Another discussion led us to finalizing the above headers for the calculations table. To repeat them here, the final headers are:

  • calculationID: - varchar - mandatory - the PK for this table, a CK of container ID and step ID. Formerly provisional PK (CK)
  • pipelineID: -varchar - mandatory - linked to a single measure (may be used multiple times) is the shorthand for the data transformation pipeline used. Formerly containerID, a data pipeline identifier
  • treatmentID: - varchar - mandatory - an ID for a single calculation/data treatment, a single data treatment identifier. Formerly stepID.
  • name: - varchar - optional - free text human-readable name of a single calculation/data treatment.
  • summary: - varchar - optional - free text human-readable summary of a single calculation/data treatment. This should also explain terms used in the equation field.
  • calcType: - categorical - recommended - explain the purpose/nature of a single calculation/data treatment.

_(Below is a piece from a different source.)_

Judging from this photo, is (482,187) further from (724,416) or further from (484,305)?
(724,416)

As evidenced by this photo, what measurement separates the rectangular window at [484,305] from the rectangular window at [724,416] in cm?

Possible inputs are: normalization, standardization, smoothing, and predictiveModelling Formerly purpose.
  • standard: - varchar - mandatoryIf - field where one can categorically record the standard to which something is being standardized (ie. PMMoV, Crassphage, Flow, etc.) or smoothed (ie. bayesian smoothing, central average smoothing, 7-days, time, etc.).
  • order: - integer - recommended - the order a single calculation/data treatment takes within the full container pipeline/workflow.
  • equation: - varchar - recommended - the equation used in the calculation/data treatment.
  • reflink: - varchar - recommended - a reference link to the calculation/data treatment.
  • sourceCode: - varchar - recommended - the source code for the calculation/data treatment, more applicable for algorithms/more complex steps. It is possible to record the full code as text, to record a URL to where code is stored. Likely a different URL than the refLink field.
  • lastEditted: - dateTime - optional - when the row was last updated/changed.
  • notes: - varchar - optional - free text - notes on the row and the the calculation/data treatment.

There was some discussion around the standard field and naming, but it was decided that because value has a rather specific meaning in the measures and methods context in ODM, it would be inconsistent to use it here. Given that that field will mostly (we anticipate) be used for reporting standardization details, we opted to use that name.

Additional ODM infrastructure to be added, beyond this new table and its fields:

  • A category set for the calcType field, with the options of normalization, standardization, smoothing, and predictiveModels.
  • Conditional sets for the standard field, depending on what the input value for calcType is.
  • A new field in the measures table called valTreat or “value treatment”, which specifies what kinds of data treatments or the nature of the measurement value.
  • A category set for the valTreat field, with the options of raw, derived, estimate, and predicted.
  • Adding calculationID as a FK to the measures table.
  • Add more generic units to the ODM so that the unit/aggregation and standardization metadata can begin to be stored separately. ie. pmmov standardized mean → standardized mean + calcType standardized, PMMoV standard

This last bullet factors into discussion about unit and aggregation metadata, and charts a path toward eventually splitting them. Cognizant that this may require some changes to the wide names rules for measures. Calculations as a table may already require some additional attention on this point.